> _Consigne_: Relevez toutes les personnes désignées par leur nom dans le texte sur le 14 Mars, dans leur ordre d'apparition.

> _Texte fourni_:
Et puisqu’il en est question, un mot sur ce 14 Mars justement. Il est navrant de constater avec quelle légèreté ces pôles principaux -Futur (Saad Hariri, Premier ministrable en exil, since 2011), Kataeb (Amine Gemayel, candidat nostalgique non déclaré à la présidence de la République, since 1988), Forces Libanaises (Samir Geagea, candidat orphelin déclaré à la présidence de la République, since 2005) et indépendants type Boutros Harb (candidat hypocrite intemporel non déclaré à la présidence de la République) & Co- avec la complicité du Courant patriotique libre (Michel Aoun, candidat permanent non déclaré à la présidence de la République, since 1988), une fois n’est pas coutume, ont sacrifié leurs bases, la classe moyenne libanaise, à travers la « libéralisation sauvage des loyers anciens », le 1er avril, un projet concocté par Robert Ghanem (Futur, candidat dans ses rêves à la présidence de la République, since 1998) et le blocage de la « nouvelle grille des salaires » (acceptée par le CPL), le 15 avril.

> _Données sources_:
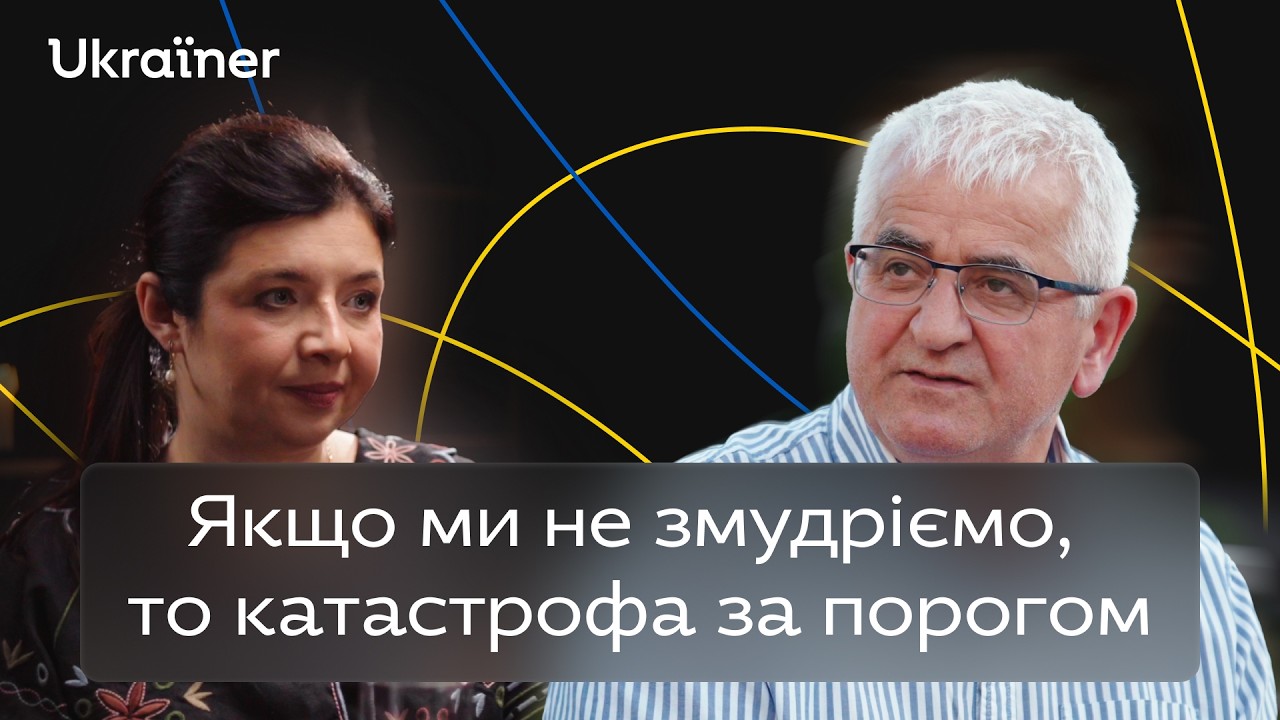 Звідки в Польщі антиукраїнські настрої? • Ukraїner Q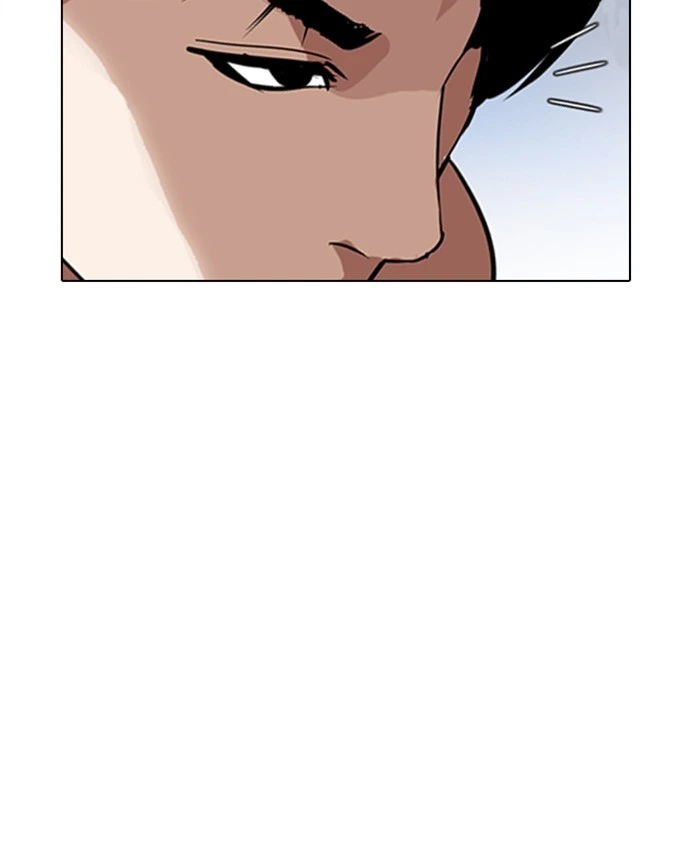 Lookism Chapter 279 — page 21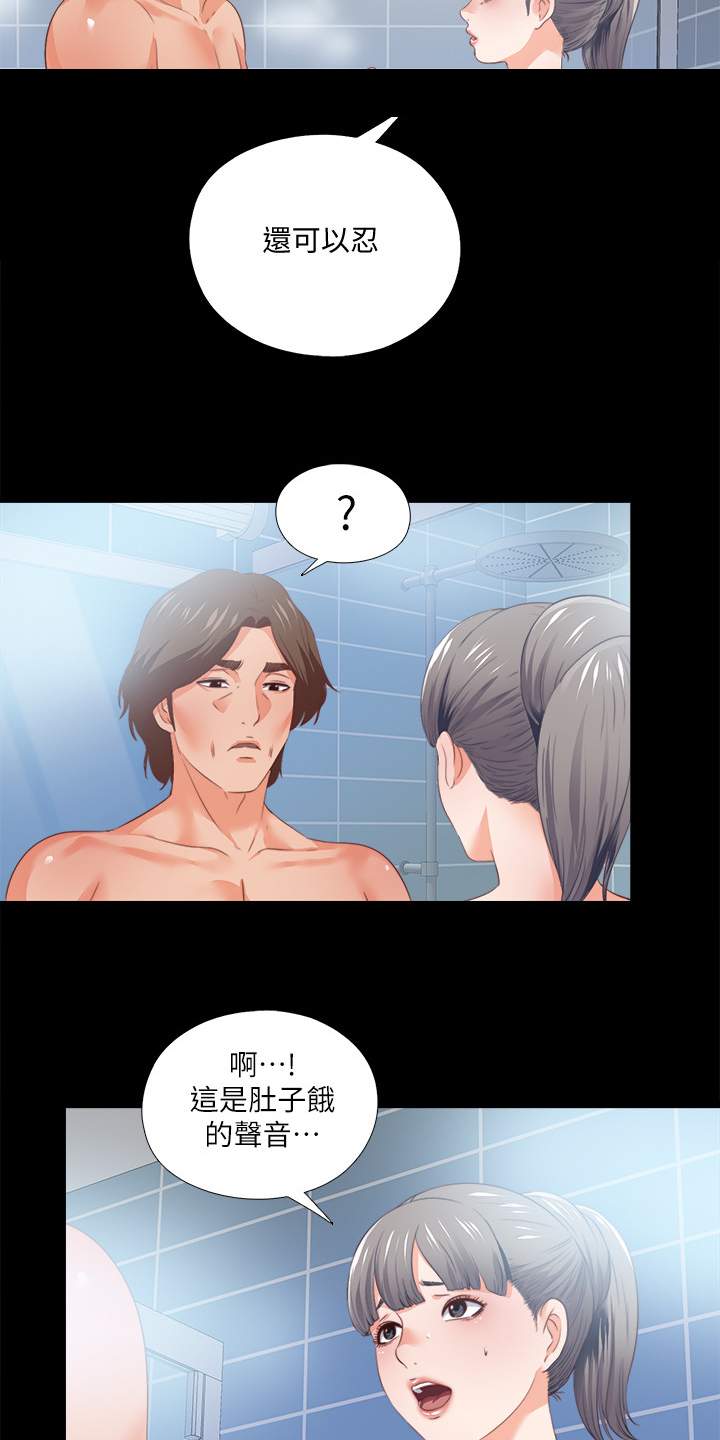 落魄恩师漫画,第51章：总在赶时间2图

> _Réponse_: Saad Hariri, Amine Gemayel, Samir Geagea, Boutros Harb, Michel Aoun, Robert Ghanem